FINANCIAL REGULATORY AUTHORITY

Circular Letter No. 143/B dated 2019/11/26
Regarding the Criteria for Accrediting Additional Entities to Cover Credit Risks of Financing Provided by Factoring and Leasing Companies

Deputy Chairman of the Authority

The Authority's Board of Directors issued Decision No. 191 regarding the financial solvency standards for companies licensed to conduct leasing activities, and Decision No. 192 regarding the financial solvency standards for companies licensed to conduct factoring activities.

In the context of applying the provisions of Articles (2), (3), and (6) of the aforementioned decisions, which stipulate the possibility of excluding financings whose risks are covered by banks, factoring correspondents, venture capital companies, credit risk coverage entities, non-payment risk insurance entities, or through any other guarantees accepted by the Authority, when calculating the company's financial solvency standards.

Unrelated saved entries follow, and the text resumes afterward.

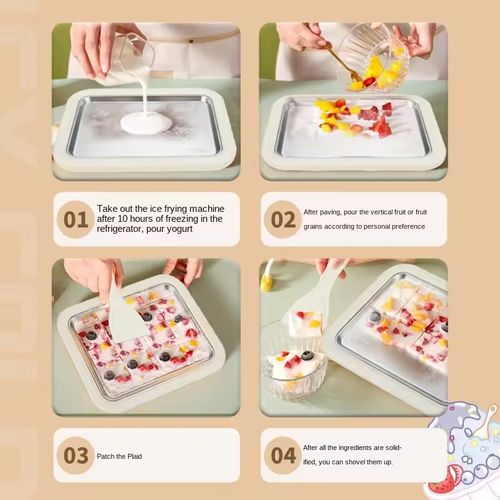 01
Take out the ice frying machine after 10 hours of freezing in the refrigerator, pour yogurt

02
After paving, pour the vertical fruit or fruit grains according to personal preference

03
Patch the Plaid

04
After all the ingredients are solidified, you can shovel them up.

In order to activate the provisions of the aforementioned decisions, specifically regarding other entities accepted by the Authority, the following entities are added to those permitted to cover the risks of financings granted by leasing and factoring companies, in accordance with the following provisions:

  1. The entity covering the risk must be among the companies conducting activities subject to the Authority's supervision or among the financial institutions stipulated in the Authority's Board of Directors Decision No. 53 of 2018.

  2. In the event that the entity covering the risk is among the companies subject to the Authority's supervision, the value of the balances it covers shall be excluded from the capital base when calculating the company's financial solvency standards.